La majorité des patients vivant avec le syndrome de fatigue chronique s’améliorent après une psychothérapie cognitivo-comportementale (Van Deer Schaaf et coll., 2015). Toutefois, ce sont environ 30 % des personnes qui récupèrent complètement. Cela a amené Rimes et Wingrove (2011) à suggérer une psychothérapie complémentaire basée sur la pleine conscience, qui s’adresse à ceux pour qui la thérapie cognitivo-comportementale n’a pas été suffisante. Les participants s’entraînent alors à porter attention volontairement au moment présent sans porter de jugement. Dans un état décentré de conscience métacognitive, les participants s’entraînent à observer leurs pensées comme des événements mentaux transitoires. Ils modifient leur relation avec leurs pensées plutôt que de s’efforcer à changer la pensée elle-même. L’accueil et l’acceptation des sensations physiques sont associés à un plus faible degré de fatigue chez les personnes qui vivent avec le syndrome de fatigue chronique. L’amélioration de la relation que la personne établit avec elle-même devient un antidote au perfectionnisme négatif et aux critiques envers soi. Une étude préliminaire rapporte que ce traitement complémentaire est bien accepté et facile à implanter dans sa version de groupe. Les participants qui ont suivi le traitement étaient moins fatigués et moins handicapés que le groupe de comparaison et cette amélioration s’est maintenue lors de la relance six mois plus tard.

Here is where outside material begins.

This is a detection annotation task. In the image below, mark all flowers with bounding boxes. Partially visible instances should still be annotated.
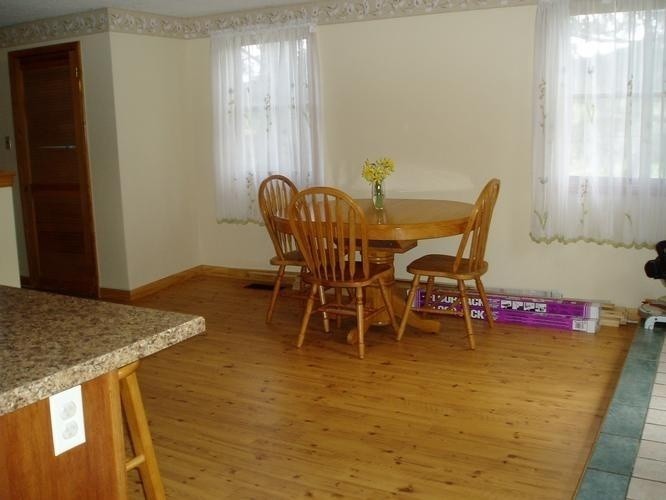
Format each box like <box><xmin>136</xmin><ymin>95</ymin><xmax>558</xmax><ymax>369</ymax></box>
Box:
<box><xmin>362</xmin><ymin>157</ymin><xmax>395</xmax><ymax>203</ymax></box>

La patiente dont nous avons parlé au début de cette chronique a développé une relation plus positive avec elle-même. Elle a décidé de faire de son mieux avec ce que la vie lui donne et a refusé d’ajouter des douleurs ou de la souffrance à ce qu’elle vit déjà. En plus de la méditation et des massages occasionnels, elle a élaboré un plan d’exercices physiques modérés et a développé des intérêts relationnels et culturels diversifiés. Elle est retournée à mi-temps à son emploi, ce qui correspond à ses capacités actuelles et contribue à son estime de soi, à la satisfaction de ses besoins sociaux et à l’équilibre entre sa vie personnelle, conjugale et professionnelle.

Références

  • Janse, A., Worm-Smeitink, M., Bussel-Lagarde, J., Bleijenberg, G., Nikolaus, S., et Knoop, H. (2015). Testing the efficacy of web-based cognitive behavioural therapy for adult patients with chronic fatigue syndrome (CBIT): study protocol for a randomized controlled trial, BioMedCentral, Neuroloy, 15, 137.

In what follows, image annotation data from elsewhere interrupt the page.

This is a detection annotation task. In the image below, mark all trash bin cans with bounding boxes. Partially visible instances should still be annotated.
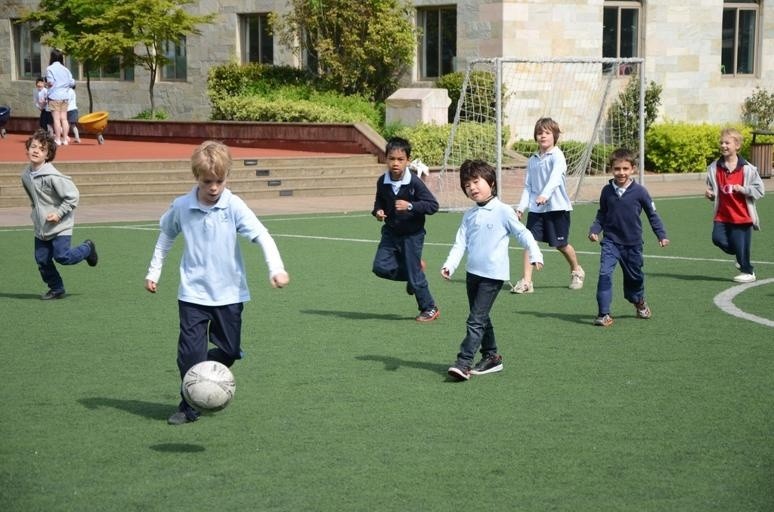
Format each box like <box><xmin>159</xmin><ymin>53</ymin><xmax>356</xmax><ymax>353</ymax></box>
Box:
<box><xmin>749</xmin><ymin>131</ymin><xmax>774</xmax><ymax>179</ymax></box>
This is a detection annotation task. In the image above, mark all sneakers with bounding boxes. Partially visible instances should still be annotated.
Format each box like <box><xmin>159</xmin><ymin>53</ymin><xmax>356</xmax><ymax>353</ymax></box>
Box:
<box><xmin>406</xmin><ymin>260</ymin><xmax>426</xmax><ymax>294</ymax></box>
<box><xmin>416</xmin><ymin>305</ymin><xmax>440</xmax><ymax>322</ymax></box>
<box><xmin>448</xmin><ymin>365</ymin><xmax>472</xmax><ymax>380</ymax></box>
<box><xmin>732</xmin><ymin>272</ymin><xmax>757</xmax><ymax>284</ymax></box>
<box><xmin>635</xmin><ymin>299</ymin><xmax>651</xmax><ymax>319</ymax></box>
<box><xmin>569</xmin><ymin>264</ymin><xmax>585</xmax><ymax>291</ymax></box>
<box><xmin>82</xmin><ymin>238</ymin><xmax>98</xmax><ymax>267</ymax></box>
<box><xmin>594</xmin><ymin>313</ymin><xmax>614</xmax><ymax>326</ymax></box>
<box><xmin>509</xmin><ymin>278</ymin><xmax>534</xmax><ymax>295</ymax></box>
<box><xmin>40</xmin><ymin>287</ymin><xmax>64</xmax><ymax>300</ymax></box>
<box><xmin>167</xmin><ymin>408</ymin><xmax>201</xmax><ymax>425</ymax></box>
<box><xmin>469</xmin><ymin>353</ymin><xmax>504</xmax><ymax>375</ymax></box>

  • Larun, L., Brurberg, K. G., Odgaard-Jensen, J., et Price, J. R. (2016). Exercise therapy for chronic fatigue syndrome. Annals Of Internal Medicine, 164(10), JC55.

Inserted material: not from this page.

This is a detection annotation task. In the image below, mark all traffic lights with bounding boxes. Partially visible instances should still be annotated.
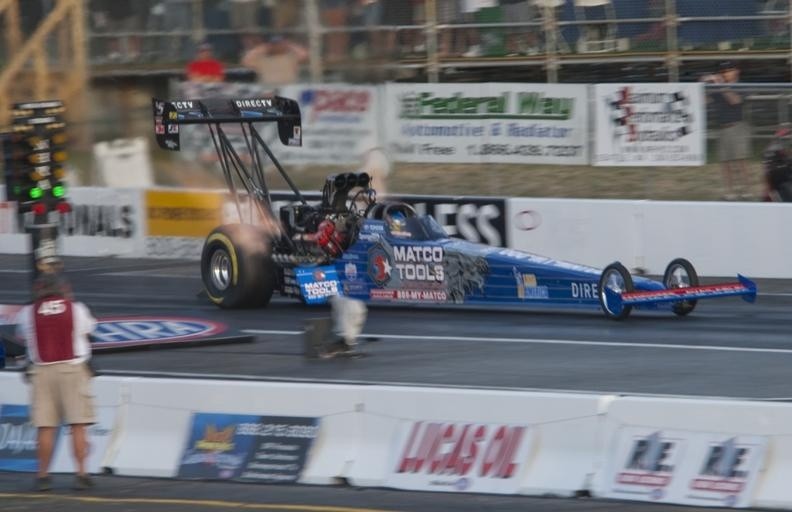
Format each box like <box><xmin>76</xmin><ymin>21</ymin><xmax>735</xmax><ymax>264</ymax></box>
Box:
<box><xmin>4</xmin><ymin>135</ymin><xmax>28</xmax><ymax>201</ymax></box>
<box><xmin>26</xmin><ymin>135</ymin><xmax>71</xmax><ymax>214</ymax></box>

  • Rimes, K. A., et Wingrove, J. (2011). Mindfulness-based cognitive therapy for people with chronic fatigue syndrome still experiencing excessive fatigue after cognitive behariour therapy: a pilot randomized study. Clinical Psychology and Psychotherapy, 20, 107-117./li>
  • Van Deer Schaaf, M. E., Schmits, I. C., Roerink, M., Geurts, D. E. M., Toni, I., Roelofs, K., De Lange, F. P., Nater, U. M., Van der Meer, J. W. M., et Knoop, H. (2015). Investigating neural mechanisms of change of cognitive behavioural therapy for chronic fatigue syndrome: a randomized controlled trial. BioMedCentral Psychiatry, 15, 144.